Jeszcze chwile się droczyliśmy ze sobą po czym wstałam i poszłam na łóżko z zamiarem odrobienia lekcji . Tak jest piątek ale jutro przychodzi Harry a w niedziele kompletnie mi się nie Brdzie chciało . Sięgnęłam po książki wtedy Harry usiadł obok mnie nie odzywając się z kamienną miną.

Wzięłam się za matme, z której nigdy nie byłam najlepsza . Zaczęłam rozwiązać równania ale nic mi nie wychodziło . Przecież muszę to jakoś zrobić .

Harry

Siedział i za wszelką cenę próbowała rozwiązać zadanie . Przegrywała przy tym seksownie długopis po czym kreśliła działania , które udało jej się wykonać . Była naprawdę seksowna kiedy tak się denerwowała . Znów wzięła długopis do ust . Lekko poruszyłem się na miejscu na co na mnie spojrzała .

- Tak w ogóle gdzie są chłopaki?- spytała się mnie widocznie już wkurzona zadaniem .

- Powinni być na dole zaraz możemy do nich iść . - spojrzałem w jej śliczne niebieskie oczy . Były tak bardzo niewinne a zarazem drapieżne . Nie powiem czasami Sky ma prawdę mnie zadziwiała swym zachowaniem .

Wstaliśmy i ruszyliśmy na dół . Modliłem się aby nie było ani Luck'a ani Zayn'a . Co do Zayn'a ostatnio myślałem , że go rozszarpuje za to S pouchwalanie się za to Luck'a omijałem szerokim łukiem . Parszywy sukinsyn. Przeszedł mnie dreszcz na myśl gdyby mu się udało .

Zeszliśmy za rękę . Na szczęście na dole siedział tylko Louis i Liam , ciekawe gdzie ta papla Niall. Usiedliśmy obok chłopaków . Byli szczęśliwi na nasz widok. Polubili Sky za co byłem im wdzięczny a w szczególności Liam'owi to on się nią zaopiekował po moim wcześniejszym odpalę . Przez jakiś czas nie odzywał się do mnie ale mu przeszło. Jest na serio spoko kumplem .

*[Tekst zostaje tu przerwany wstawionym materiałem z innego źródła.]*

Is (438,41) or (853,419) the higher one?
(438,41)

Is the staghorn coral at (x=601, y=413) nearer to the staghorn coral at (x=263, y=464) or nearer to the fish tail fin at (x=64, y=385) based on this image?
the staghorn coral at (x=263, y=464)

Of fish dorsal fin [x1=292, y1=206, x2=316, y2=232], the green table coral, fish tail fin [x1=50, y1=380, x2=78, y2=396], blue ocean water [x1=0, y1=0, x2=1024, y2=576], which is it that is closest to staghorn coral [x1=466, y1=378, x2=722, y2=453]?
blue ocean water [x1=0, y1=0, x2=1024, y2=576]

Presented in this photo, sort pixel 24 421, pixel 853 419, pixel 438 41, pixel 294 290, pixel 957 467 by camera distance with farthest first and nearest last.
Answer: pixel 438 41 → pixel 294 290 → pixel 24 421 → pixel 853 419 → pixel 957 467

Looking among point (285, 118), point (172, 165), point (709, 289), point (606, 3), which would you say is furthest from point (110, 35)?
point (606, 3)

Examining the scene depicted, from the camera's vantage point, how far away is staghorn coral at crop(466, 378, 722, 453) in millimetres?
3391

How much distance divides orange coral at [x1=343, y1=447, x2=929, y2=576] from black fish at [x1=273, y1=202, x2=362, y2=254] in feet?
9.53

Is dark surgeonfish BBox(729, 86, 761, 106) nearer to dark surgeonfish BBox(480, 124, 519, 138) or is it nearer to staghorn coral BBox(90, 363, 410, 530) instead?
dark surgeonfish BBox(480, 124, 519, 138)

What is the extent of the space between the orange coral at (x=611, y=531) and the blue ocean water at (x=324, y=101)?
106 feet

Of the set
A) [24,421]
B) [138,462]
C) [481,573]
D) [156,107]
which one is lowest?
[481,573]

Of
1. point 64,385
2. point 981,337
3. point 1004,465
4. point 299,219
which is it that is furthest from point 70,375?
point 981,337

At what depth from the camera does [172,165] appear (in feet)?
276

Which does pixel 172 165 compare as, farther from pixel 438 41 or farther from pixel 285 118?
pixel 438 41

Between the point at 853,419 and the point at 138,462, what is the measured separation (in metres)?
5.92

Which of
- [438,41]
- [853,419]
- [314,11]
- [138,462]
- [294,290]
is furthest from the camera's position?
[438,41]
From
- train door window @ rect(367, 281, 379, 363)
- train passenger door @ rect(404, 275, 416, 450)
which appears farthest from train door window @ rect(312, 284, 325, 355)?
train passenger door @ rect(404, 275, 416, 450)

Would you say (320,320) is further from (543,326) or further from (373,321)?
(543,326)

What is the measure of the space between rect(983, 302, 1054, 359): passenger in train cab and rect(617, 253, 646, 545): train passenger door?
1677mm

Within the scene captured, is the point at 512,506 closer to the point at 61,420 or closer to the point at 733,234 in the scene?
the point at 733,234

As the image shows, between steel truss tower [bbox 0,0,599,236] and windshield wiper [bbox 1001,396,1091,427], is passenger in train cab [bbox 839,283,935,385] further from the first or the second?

Resztę wieczoru spędziliśmy na żartach. Mimo , że sam chciałem poznać jej rodzine stresowałem się . Choć głównym powodem czemu to zaproponowałem była chęć spotkania jej ojca . Nie myśle teraz racjonalnie ale nie popuszczę mu tego. Skurwiel będzie cierpieć tak jak biedna mała Sky . Na tą myśl moje mięśnie się spieły Sky zobaczyła to ale nic nie powiedział . Jestem jej za to wdzięczny . Tylko przytuliła się do mnie mocniej.